3 Ways To Use ChatGPT Right Now
Based on Linking Your Thinking with Nick Milo's video on YouTube. If you like this content, support the original creators by watching, liking and subscribing to their content.
ChatGPT can function as a fast research assistant by answering targeted questions in one step rather than requiring source selection and multi-article reading.
Briefing
ChatGPT is already useful in three practical ways: it can act as a fast research assistant, help users capture and organize answers directly into their notes, and—most importantly—force clearer thinking by pushing people to ask better questions. The payoff is speed and mental clarity, not just “getting answers,” which is why it’s starting to fit naturally into everyday workflows.
First, ChatGPT can replace the slow, multi-step grind of traditional search. Instead of bouncing between results, opening articles, deciding what to read, and then interpreting what it means, a user can ask for a specific output—like “tell me the story of Don Quixote”—and receive a concise paragraph that’s immediately usable. The transcript contrasts this with the Google workflow: choosing which source to trust, reading enough to understand it, and sometimes backtracking when the first article isn’t the right depth. In the example, ChatGPT collapses those steps into a single question and returns something “good enough” to move forward.
Second, ChatGPT’s answers can be integrated into a living knowledge system. The workflow described pairs ChatGPT with Obsidian, placing the chat on one side and the note editor on the other. That setup turns responses into copy-paste building blocks—such as adding a short explanation about which character came first (Don Quixote vs. Hamlet) into a note. The key idea is that Q&A becomes part of an evolving document: each new question produces text that can connect to other notes and support ongoing creation.
Third, ChatGPT helps users think better by making them confront what they actually care about. After receiving an initial response about Don Quixote, the user realizes the plot summary isn’t the real goal; the deeper need is understanding why the story matters. Asking a follow-up—“why should I care about Don Quixote?”—produces a more relevant answer that the user can store in a callout box inside Obsidian. This “inactive engaged thinker” dynamic matters: it’s not passive consumption, it’s iterative questioning that sharpens the user’s intent.
There’s also a hard constraint: ChatGPT is not reliably trustworthy. The transcript emphasizes that it can produce false information, a known issue, so high-stakes claims require verification. Still, for everyday research, confirmation, and additional context—especially when the user already has basic grounding—ChatGPT’s speed and usefulness can outweigh the risks.
Overall, the central message is pragmatic: use ChatGPT right now to compress research time, feed your notes with structured answers, and improve the quality of your questions—while treating outputs as drafts that must be checked when accuracy matters.
Cornell Notes
ChatGPT can be used immediately in three ways: as a research assistant, as a note-building tool, and as a thinking coach that improves question quality.
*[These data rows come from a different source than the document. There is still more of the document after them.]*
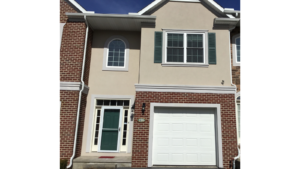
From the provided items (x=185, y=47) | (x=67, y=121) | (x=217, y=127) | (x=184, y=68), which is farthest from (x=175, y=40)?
(x=67, y=121)

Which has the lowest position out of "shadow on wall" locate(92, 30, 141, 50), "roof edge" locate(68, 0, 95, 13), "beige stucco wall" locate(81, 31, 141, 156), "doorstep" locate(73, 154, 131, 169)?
"doorstep" locate(73, 154, 131, 169)

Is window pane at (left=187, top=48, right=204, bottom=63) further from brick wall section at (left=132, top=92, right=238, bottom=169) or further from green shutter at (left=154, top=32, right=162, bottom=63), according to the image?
brick wall section at (left=132, top=92, right=238, bottom=169)

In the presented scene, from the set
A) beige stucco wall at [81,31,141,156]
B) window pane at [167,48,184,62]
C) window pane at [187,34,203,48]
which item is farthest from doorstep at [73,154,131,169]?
window pane at [187,34,203,48]

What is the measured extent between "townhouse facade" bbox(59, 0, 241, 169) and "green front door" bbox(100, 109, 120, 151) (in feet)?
0.14

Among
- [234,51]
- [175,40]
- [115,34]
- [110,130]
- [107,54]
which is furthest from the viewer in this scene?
[115,34]

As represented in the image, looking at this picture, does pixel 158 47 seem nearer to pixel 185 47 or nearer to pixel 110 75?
pixel 185 47

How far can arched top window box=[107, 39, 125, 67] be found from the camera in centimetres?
914

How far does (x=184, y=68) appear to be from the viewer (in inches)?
314

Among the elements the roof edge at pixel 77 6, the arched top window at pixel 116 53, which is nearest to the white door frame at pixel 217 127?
the arched top window at pixel 116 53

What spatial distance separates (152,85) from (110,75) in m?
2.35
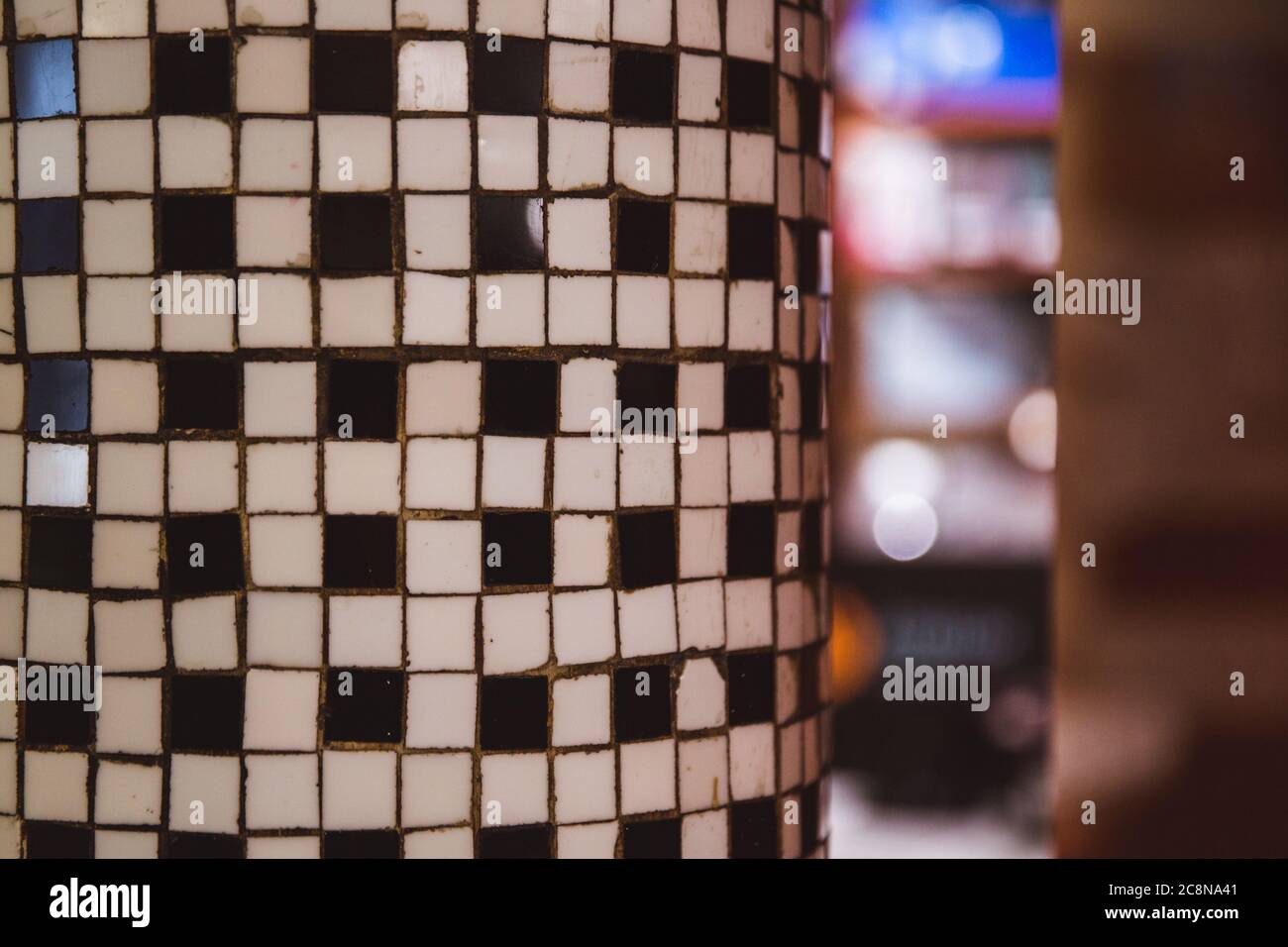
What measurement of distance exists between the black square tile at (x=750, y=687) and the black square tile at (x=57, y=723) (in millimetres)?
627

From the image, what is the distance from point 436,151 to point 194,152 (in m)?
0.22

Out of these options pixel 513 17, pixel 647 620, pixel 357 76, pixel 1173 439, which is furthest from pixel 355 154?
pixel 1173 439

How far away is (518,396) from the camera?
0.95 meters

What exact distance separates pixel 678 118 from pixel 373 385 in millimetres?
391

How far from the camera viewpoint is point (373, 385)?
37.1 inches

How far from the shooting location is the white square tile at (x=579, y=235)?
96 cm

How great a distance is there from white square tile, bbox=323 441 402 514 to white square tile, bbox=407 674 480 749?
7.0 inches

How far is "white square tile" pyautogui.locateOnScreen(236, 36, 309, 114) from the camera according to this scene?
936 mm

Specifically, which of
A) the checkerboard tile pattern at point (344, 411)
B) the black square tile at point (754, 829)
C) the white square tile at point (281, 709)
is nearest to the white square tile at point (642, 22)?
the checkerboard tile pattern at point (344, 411)

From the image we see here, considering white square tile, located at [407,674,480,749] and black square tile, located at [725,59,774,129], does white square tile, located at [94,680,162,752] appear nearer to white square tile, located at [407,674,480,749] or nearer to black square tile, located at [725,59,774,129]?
white square tile, located at [407,674,480,749]

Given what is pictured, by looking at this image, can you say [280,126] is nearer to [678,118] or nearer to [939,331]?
[678,118]

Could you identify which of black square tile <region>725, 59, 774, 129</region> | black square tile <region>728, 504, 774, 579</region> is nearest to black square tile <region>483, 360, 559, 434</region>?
black square tile <region>728, 504, 774, 579</region>

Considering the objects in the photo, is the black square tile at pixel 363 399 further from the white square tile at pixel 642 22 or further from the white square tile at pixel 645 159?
the white square tile at pixel 642 22

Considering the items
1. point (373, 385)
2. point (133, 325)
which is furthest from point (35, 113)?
point (373, 385)
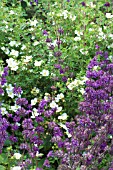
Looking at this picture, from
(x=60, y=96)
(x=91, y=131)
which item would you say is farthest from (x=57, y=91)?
(x=91, y=131)

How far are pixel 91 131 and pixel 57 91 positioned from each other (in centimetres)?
83

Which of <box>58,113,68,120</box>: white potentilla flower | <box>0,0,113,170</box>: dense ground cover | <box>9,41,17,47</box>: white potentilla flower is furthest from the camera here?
<box>9,41,17,47</box>: white potentilla flower

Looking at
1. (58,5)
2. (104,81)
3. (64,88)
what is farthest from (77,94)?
(58,5)

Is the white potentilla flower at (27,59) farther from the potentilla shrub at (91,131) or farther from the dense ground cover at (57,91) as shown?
the potentilla shrub at (91,131)

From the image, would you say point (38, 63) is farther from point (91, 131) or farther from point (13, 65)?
point (91, 131)

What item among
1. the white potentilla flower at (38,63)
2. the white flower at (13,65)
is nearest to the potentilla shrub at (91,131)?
the white potentilla flower at (38,63)

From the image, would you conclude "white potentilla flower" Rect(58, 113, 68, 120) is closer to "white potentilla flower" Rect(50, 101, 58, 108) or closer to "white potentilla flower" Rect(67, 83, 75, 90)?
"white potentilla flower" Rect(50, 101, 58, 108)

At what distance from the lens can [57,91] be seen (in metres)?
3.26

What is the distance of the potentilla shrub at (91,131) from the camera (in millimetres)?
2215

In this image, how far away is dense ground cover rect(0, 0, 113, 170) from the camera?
7.80 feet

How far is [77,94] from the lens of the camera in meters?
3.10

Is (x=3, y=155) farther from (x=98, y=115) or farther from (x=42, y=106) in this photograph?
(x=98, y=115)

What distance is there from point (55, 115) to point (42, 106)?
34 centimetres

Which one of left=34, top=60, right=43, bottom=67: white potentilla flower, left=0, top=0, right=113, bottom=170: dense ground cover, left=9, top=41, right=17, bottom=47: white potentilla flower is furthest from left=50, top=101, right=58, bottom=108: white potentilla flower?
left=9, top=41, right=17, bottom=47: white potentilla flower
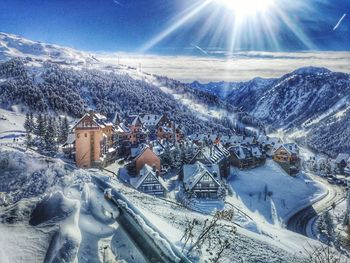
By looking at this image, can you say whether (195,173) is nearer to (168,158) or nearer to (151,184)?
(151,184)

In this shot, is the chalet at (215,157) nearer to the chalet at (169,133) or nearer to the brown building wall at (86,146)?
the chalet at (169,133)

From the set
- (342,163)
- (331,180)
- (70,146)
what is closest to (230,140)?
(331,180)

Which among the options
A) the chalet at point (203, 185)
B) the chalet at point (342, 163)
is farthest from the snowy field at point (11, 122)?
the chalet at point (342, 163)

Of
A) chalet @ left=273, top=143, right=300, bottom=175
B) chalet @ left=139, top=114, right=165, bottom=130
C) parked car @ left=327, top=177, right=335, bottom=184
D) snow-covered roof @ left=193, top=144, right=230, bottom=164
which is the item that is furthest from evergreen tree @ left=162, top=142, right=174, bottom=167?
parked car @ left=327, top=177, right=335, bottom=184

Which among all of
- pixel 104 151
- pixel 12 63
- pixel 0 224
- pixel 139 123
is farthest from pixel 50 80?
pixel 0 224

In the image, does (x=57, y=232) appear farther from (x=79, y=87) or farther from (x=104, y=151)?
(x=79, y=87)

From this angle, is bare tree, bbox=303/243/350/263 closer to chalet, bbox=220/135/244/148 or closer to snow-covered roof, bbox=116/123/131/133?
snow-covered roof, bbox=116/123/131/133

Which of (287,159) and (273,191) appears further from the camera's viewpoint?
(287,159)
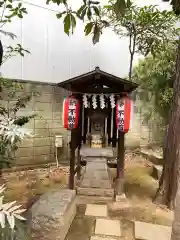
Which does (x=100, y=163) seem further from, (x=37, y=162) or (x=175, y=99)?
(x=37, y=162)

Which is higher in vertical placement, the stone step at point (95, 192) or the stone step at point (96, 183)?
the stone step at point (96, 183)

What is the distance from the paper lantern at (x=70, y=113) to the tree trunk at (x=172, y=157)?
2306 millimetres

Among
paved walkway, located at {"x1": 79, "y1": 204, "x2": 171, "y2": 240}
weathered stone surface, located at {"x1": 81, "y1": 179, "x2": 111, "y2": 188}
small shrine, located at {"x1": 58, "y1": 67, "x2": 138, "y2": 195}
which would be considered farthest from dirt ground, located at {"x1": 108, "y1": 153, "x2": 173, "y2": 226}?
small shrine, located at {"x1": 58, "y1": 67, "x2": 138, "y2": 195}

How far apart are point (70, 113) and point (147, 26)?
14.1 ft

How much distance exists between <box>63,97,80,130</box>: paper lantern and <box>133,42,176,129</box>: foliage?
13.0 ft

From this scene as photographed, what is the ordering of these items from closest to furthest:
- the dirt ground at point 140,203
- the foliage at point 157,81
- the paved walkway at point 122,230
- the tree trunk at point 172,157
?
the paved walkway at point 122,230
the dirt ground at point 140,203
the tree trunk at point 172,157
the foliage at point 157,81

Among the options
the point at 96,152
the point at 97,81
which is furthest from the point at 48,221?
the point at 97,81

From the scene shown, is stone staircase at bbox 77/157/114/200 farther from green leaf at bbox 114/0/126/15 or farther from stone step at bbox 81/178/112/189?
green leaf at bbox 114/0/126/15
Instead of running a multi-step search process—choosing sources, reading, and interpreting—users can ask targeted questions and get concise, usable summaries (e.g., a short story of Don Quixote). Pairing ChatGPT with a notes system like Obsidian lets answers become part of a growing knowledge base through copy-paste and callouts. The most valuable effect may be iterative thinking: follow-up questions reveal what the user truly cares about. Outputs can still be wrong, so high-stakes information should be verified.
How does ChatGPT reduce the time cost of traditional research?
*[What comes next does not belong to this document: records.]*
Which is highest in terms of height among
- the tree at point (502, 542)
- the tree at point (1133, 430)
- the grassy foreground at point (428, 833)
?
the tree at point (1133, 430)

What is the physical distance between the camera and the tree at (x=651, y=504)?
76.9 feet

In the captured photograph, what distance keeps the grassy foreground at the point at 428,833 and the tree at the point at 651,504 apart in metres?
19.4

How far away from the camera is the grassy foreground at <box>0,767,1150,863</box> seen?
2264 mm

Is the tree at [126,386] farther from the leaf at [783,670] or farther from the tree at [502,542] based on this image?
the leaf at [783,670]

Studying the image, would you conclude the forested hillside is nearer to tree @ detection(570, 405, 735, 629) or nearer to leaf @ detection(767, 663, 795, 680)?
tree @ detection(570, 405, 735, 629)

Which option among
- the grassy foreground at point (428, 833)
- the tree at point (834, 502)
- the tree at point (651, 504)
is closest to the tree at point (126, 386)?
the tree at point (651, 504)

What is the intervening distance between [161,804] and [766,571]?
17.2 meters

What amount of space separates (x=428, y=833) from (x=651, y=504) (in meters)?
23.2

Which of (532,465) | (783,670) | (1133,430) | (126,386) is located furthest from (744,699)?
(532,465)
What’s the practical value of pairing ChatGPT with a note system like Obsidian?
Why does ChatGPT help users think better, not just faster?
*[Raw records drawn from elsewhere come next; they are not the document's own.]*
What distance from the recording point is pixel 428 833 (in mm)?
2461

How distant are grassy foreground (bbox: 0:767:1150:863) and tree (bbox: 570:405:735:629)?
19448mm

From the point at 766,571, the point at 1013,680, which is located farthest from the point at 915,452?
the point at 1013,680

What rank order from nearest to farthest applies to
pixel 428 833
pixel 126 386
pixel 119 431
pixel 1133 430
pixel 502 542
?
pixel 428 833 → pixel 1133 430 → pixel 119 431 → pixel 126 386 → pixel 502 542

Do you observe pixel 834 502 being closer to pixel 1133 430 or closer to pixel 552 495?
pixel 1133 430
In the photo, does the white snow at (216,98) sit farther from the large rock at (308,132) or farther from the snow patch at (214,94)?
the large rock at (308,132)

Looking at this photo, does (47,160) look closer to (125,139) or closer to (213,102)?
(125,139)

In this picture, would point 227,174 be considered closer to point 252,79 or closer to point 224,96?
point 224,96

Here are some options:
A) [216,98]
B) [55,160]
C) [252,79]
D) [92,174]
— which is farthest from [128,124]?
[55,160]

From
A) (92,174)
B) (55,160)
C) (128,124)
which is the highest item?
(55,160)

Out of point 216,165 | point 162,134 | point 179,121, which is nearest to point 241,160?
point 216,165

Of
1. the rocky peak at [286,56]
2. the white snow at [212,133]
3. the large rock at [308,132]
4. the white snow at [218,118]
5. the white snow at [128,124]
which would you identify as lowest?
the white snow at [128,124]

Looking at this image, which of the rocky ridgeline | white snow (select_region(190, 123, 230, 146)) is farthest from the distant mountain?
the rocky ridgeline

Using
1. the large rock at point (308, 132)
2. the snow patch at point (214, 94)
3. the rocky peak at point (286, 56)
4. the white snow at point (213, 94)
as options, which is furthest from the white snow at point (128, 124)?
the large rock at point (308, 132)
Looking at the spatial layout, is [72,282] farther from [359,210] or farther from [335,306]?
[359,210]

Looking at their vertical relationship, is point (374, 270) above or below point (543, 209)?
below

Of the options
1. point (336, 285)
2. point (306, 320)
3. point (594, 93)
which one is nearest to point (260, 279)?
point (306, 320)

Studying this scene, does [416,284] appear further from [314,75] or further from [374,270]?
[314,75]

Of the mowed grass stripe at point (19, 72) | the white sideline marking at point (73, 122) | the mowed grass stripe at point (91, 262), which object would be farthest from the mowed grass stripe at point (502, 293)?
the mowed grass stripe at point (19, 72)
What risk should users treat as non-negotiable when using ChatGPT?
How does the “which came first” example illustrate research-by-questioning?
Review Questions
- What specific steps in the Google-based workflow does ChatGPT compress in the transcript’s examples?
- How does the follow-up question about “why to care” demonstrate the difference between plot consumption and purposeful thinking?
- What verification rule does the transcript recommend for high-stakes information, and why?
Key Points
- 1
ChatGPT can function as a fast research assistant by answering targeted questions in one step rather than requiring source selection and multi-article reading.
- 2
Using ChatGPT alongside Obsidian supports a workflow where answers become copy-paste note content that can connect to future ideas.
- 3
Iterative questioning improves thinking quality: follow-up prompts help users clarify what they truly care about beyond surface summaries.
- 4
ChatGPT’s outputs can be false, so any high-stakes claims should be verified before relying on them.
- 5
For users who already have baseline knowledge, ChatGPT can provide useful confirmation and extra context quickly.
- 6
A side-by-side layout (chat on one side, notes on the other) makes it easier to turn Q&A into an evolving knowledge system.